STUDY TEXT →
────────────────────

Born under different stars, Protestant Mungo and Catholic James live in the hyper-masculine and violently sectarian world of Glasgow’s housing estates. They should be sworn enemies if they’re to be seen as men at all, and yet they become best friends as they find sanctuary in the pigeon dovecot that James has built for his prize racing birds. As they find themselves falling in love, they dream of escaping the grey city. Mungo works especially hard to hide his true self from all those around him, especially from his elder brother Hamish, a local gang leader with a brutal reputation to uphold.
But the threat of discovery is constant and the punishment unspeakable. When Mungo’s mother sends him on a fishing trip to a loch in Western Scotland with two strange men whose drunken banter belies murky pasts, he will need to summon all his inner strength and courage to get back to a place of safety, a place where he and James might still have a future.
Length: 391 pages
Content Warnings: sexual abuse, alcoholism, violence, homophobia
Thank you to NetGalley and the publisher for a free copy of this book in exchange for an honest review.
Let’s start with what this book isn’t: it isn’t a cute queer romance to gush over. And it isn’t an easy read at all.
This is a story about abuse, poverty, and growing up gay in a world where your life is in danger because of who you are.
I picked up Young Mungo because I read Shuggie Bain by Stuart and absolutely loved it. It was one of my favourite reads of last year (2021) because it portrays a world that is so rarely seen in fiction: that of poverty in Britain.
Stuart sets both Shuggie Bain and Young Mungo in Glasgow in the 1980s/1990s (I’m not entirely sure of the exact date). And both explore the lives of those who live on what are known in Scotland as ‘schemes’ and in England as ‘council estates’. They both feature a young, gay male protagonist with an alcoholic single mother, an older sister, and an older brother. The young protagonist in both books is the one member of the family who still cares about their mother, and wants to look after her.
So my main criticism of Young Mungo shouldn’t come as a surprise. It felt very much like it wanted to be a sequel to Shuggie Bain. But because it’s literary fiction, it couldn’t be (just my interpretation). I appreciate that Stuart is portraying this world in his writing and I think that is an amazing, valuable thing. I just wish that the family in the two books were a bit different. Maybe a different set of siblings, or something different about the mother? I felt like characterization in this book was the weakest point of it. At times I really did feel like I was still reading about Shuggie as I was reading about Mungo. They felt very much one and the same.

────────────────────

INFORMATION GIVEN →

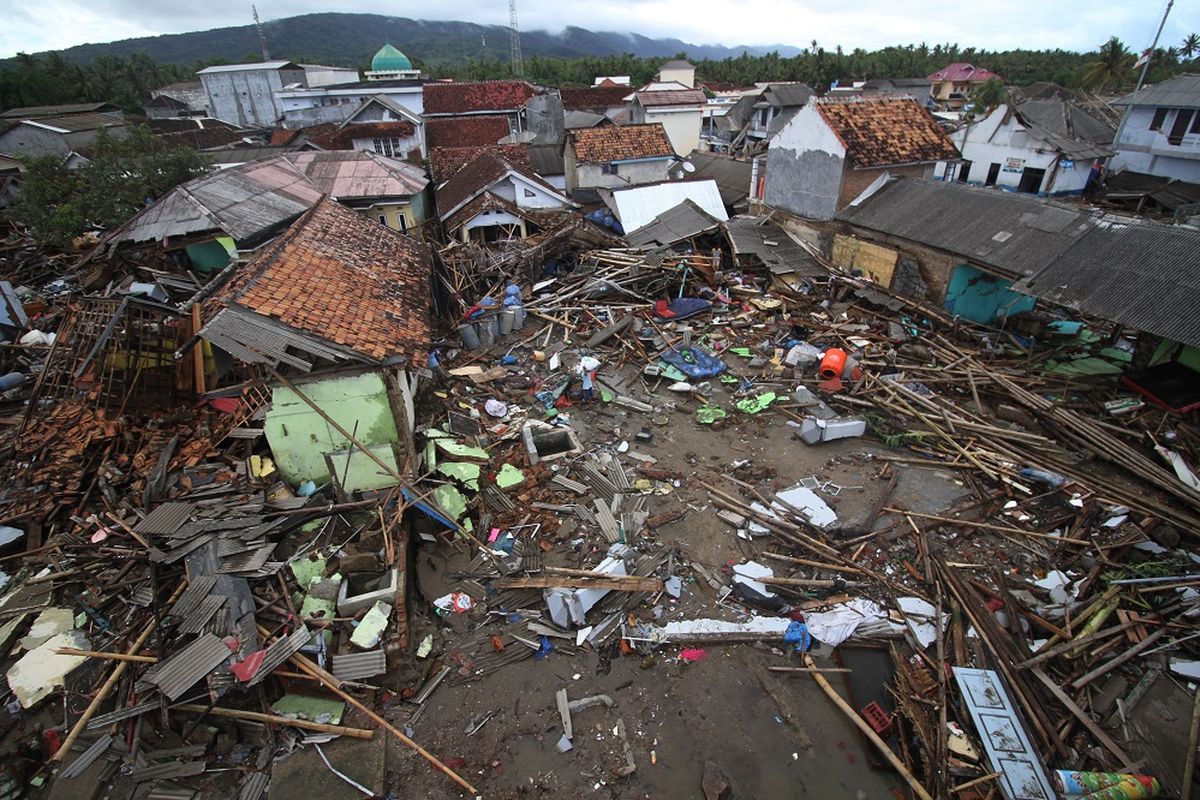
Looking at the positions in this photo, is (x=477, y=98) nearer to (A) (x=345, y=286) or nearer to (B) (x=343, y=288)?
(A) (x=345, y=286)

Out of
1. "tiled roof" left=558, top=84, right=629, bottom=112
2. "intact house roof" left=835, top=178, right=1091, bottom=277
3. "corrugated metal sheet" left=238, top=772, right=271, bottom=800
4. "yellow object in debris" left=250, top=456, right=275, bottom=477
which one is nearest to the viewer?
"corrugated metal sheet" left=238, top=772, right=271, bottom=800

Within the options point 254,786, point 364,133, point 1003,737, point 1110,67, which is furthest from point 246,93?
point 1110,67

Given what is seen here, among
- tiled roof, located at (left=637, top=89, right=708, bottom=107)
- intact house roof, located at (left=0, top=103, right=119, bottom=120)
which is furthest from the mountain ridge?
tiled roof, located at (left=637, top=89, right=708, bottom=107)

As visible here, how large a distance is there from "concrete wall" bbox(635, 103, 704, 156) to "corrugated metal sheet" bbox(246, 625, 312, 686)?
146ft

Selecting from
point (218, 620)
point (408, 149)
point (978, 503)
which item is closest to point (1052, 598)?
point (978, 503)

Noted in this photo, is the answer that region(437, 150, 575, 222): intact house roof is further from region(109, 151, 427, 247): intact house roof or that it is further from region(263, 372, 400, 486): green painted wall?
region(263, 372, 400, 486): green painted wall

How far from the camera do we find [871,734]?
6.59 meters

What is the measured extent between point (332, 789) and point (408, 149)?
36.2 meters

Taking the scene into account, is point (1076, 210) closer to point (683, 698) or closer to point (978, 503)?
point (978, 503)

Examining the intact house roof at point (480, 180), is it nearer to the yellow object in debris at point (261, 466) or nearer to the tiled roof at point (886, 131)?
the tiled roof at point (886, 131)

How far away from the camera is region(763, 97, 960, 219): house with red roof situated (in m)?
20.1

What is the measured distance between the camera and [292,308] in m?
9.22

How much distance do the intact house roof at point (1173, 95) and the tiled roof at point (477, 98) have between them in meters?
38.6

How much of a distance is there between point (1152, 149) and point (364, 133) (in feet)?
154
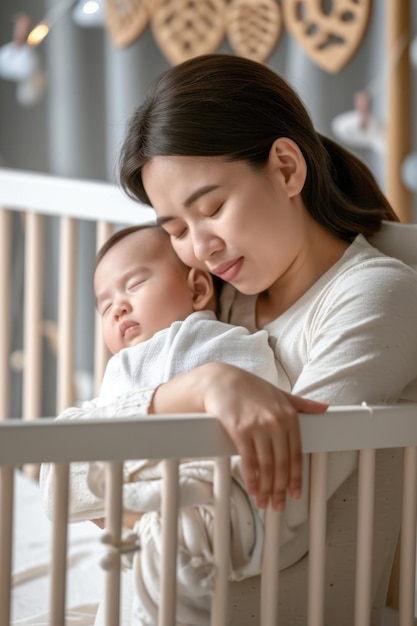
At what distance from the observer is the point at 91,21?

────────────────────

BRIEF 1 → In the Young Mungo review, where does Mungo's mother send him?
BRIEF 2 → Please write out the passage of the Young Mungo review starting at "Length: 391 pages" and ending at "who you are.".

RESPONSE 1 → On a fishing trip to a loch in Western Scotland with two strange men.

RESPONSE 2 →
Length: 391 pages
Content Warnings: sexual abuse, alcoholism, violence, homophobia
Thank you to NetGalley and the publisher for a free copy of this book in exchange for an honest review.
Let’s start with what this book isn’t: it isn’t a cute queer romance to gush over. And it isn’t an easy read at all.
This is a story about abuse, poverty, and growing up gay in a world where your life is in danger because of who you are.